Aujourd'hui, tout en écrivant ces lignes, je ressens toujours la présence d'Alban près de moi quand nous avons couru sous la grêle de balles, même maintenant quand nous avons couru sous les souvenirs. Il n'est plus dans ce monde physique, mais il est partout, dans chaque sombre image de guerre qu'il a laissée derrière lui, dans chaque récit montrant un homme courageux avec une caméra dans la main, dans chaque verre de bière que ses amis lèvent pour se souvenir.

Mon vieil ami, je rencontre souvent d'autres qui le connaissaient et parlent de lui. Et toujours, sans exception, quelqu'un rit parce qu'Alban nous a laissé plein d'histoires amusantes, pleines de balles, pleines de souvenirs fous à confesser. Comme celui-ci pour sa mort prématurée.

Il nous a fait rire même quand le monde était en train de tomber, ne perdant jamais foi dans la vie. Il perpétue la douleur du Kosovo par son travail, mais aussi par sa force et son âme. L'héritage d'Alban Bujar vivra chaque fois que nous parlerons de la guerre du Kosovo parce que nous pouvons nous souvenir de cette époque sans nous souvenir de sa photographie, de ses yeux vigilants derrière son grand but et son grand cœur.

Un de nos derniers jours ensemble, où je sortais avec Migen et Ismail Tashol avant que la mort ne nous l'attrape, nous nous sommes assis dans le bar qu'il voulait, comme après la guerre. Alban, malgré sa douleur, a commandé deux bières. Elle m'a donné un verre et on les a assommés facilement. Il m'a dit avec ce sourire fatigué mais honnête.

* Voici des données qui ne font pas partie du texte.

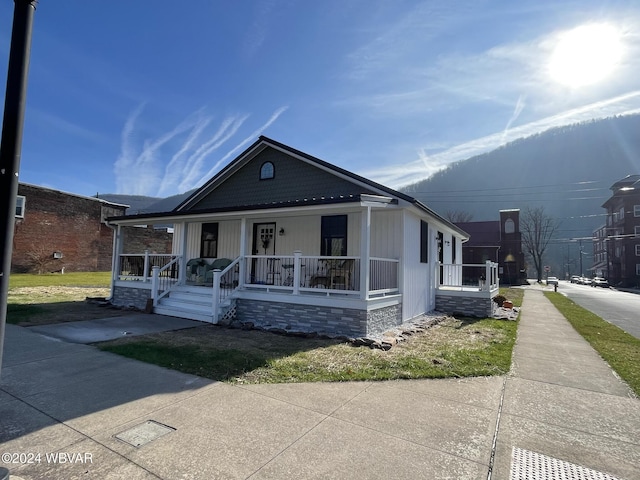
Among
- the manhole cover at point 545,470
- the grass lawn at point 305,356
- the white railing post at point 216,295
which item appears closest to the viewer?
the manhole cover at point 545,470

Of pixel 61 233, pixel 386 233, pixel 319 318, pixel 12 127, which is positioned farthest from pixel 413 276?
pixel 61 233

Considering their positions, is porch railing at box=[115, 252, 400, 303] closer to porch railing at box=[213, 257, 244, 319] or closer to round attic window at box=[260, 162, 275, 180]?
porch railing at box=[213, 257, 244, 319]

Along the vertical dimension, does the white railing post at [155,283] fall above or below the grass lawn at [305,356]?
above

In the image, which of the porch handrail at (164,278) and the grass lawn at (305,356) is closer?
the grass lawn at (305,356)

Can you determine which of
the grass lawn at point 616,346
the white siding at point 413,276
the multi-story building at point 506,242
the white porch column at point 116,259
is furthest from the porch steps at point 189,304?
the multi-story building at point 506,242

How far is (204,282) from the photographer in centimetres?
1144

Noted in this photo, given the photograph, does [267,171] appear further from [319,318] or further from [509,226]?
[509,226]

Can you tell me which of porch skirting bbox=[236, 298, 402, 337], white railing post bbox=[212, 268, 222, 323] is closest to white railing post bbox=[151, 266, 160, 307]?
white railing post bbox=[212, 268, 222, 323]

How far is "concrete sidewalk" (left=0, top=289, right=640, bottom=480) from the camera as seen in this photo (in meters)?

Pour ceux qui ne le sont plus, et pour ceux d'entre nous qui sont encore ici pour montrer” Je ne pouvais pas parler par émotion, j'ai juste bu mon verre et je l'ai regardé dans les yeux.

À ce jour, chaque fois que le crépuscule tombe et que les souvenirs de la guerre viennent devant moi, je prends un verre, je le lève aux étoiles et je murmure: “Gross, Alban!” Pour l'homme qui a su vivre complètement, vous aimer indéfiniment et montrer du courage à l'estime de soi.

Il était et reste une photographie d'une époque, un témoin de notre histoire qui a tenu sa promesse. Il n'a jamais laissé la vérité être tuée ou oubliée. Sa mémoire vivra dans nos cœurs et dans toutes les images qui racontent l'histoire du Kosovo.